Exercises to complete
a) From the post about the Intel Science Talent Search, copy the passage that begins with the words containing "But of course" and ends with "consider God's creation.".
b) In the post about the Intel Science Talent Search, what reasoning supports the writer's claim that Intel has raised the prizes dramatically? Answer in one to three sentences.
c) According to the post about the Intel Science Talent Search, which college did Barbara attend with her scholarship?

Text excerpt
★ ★ ★ ★
There is a lovely story in the NY TIMES today about this year's group of forty Intel Science Talent search finalists, who will compete in Washington for scholarships that rise to a first prize of $100,000. Readers of the very first chapter of my Memoir will recall that the Intel, originally the Westinghouse, Science Talent Search is a competition for high school seniors, each of whom must take a general science exam and do an original science research project. My faithful readers will also perhaps recall that in 1948, shortly after the competition was inaugurated, my big sister, Barbara, was the grand national girl winner [as they then were called] of the competition.
What catches the eye in the TIMES story is the size of the prizes. Barbara, as top winner, was awarded a scholarship of $2400, which actually paid most of her bills for four years at Swarthmore College [from which she graduated with a summa in math, by the way.] The CPI calculator I located online converts that into a tad less than $23,000 in today's depreciated currency, which shows that Intel has indeed upped the prizes dramatically.
But of course the real news is the brief description in the story of the projects the top forty presented to the judges. They all seem to have done work that would have won Nobel prizes or the like half a century ago! The speed with which especially the biological sciences have progressed in that period is truly astonishing.
I often reflect that deeply religious science deniers, who consider it a mark of their faith to insist that evolution is a hoax and the earth only ten thousand years old, completely miss the true wonder of what they consider God's creation.
★ ★ ★ ★
Study material
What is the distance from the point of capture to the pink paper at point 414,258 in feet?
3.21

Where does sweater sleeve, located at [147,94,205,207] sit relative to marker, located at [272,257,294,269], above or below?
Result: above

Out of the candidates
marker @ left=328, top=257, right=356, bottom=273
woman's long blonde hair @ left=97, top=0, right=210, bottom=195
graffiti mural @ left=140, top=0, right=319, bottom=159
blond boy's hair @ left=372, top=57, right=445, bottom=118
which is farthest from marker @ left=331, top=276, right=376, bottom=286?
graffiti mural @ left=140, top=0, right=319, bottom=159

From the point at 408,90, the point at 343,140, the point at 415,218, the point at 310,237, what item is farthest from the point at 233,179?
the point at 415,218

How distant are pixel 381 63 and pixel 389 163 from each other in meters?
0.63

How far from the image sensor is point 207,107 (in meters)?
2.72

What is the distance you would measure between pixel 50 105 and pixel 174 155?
★ ★ ★ ★
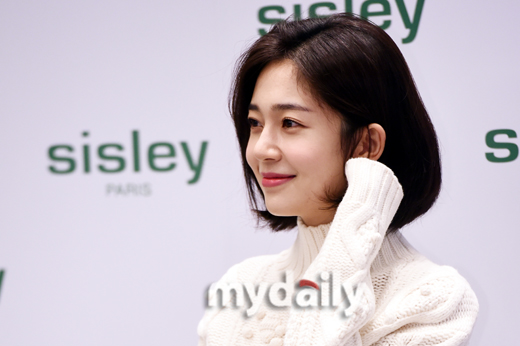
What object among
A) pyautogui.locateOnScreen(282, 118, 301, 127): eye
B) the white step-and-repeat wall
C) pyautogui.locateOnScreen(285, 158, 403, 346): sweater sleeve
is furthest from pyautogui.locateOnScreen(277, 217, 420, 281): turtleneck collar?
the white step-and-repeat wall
★ ★ ★ ★
Solutions to the problems
a)
But of course the real news is the brief description in the story of the projects the top forty presented to the judges. They all seem to have done work that would have won Nobel prizes or the like half a century ago! The speed with which especially the biological sciences have progressed in that period is truly astonishing.
I often reflect that deeply religious science deniers, who consider it a mark of their faith to insist that evolution is a hoax and the earth only ten thousand years old, completely miss the true wonder of what they consider God's creation.

b) Barbara's top award in 1948 was a $2,400 scholarship. An online CPI calculator puts that at a little under $23,000 in today's currency. The current first prize is $100,000.

c) Swarthmore College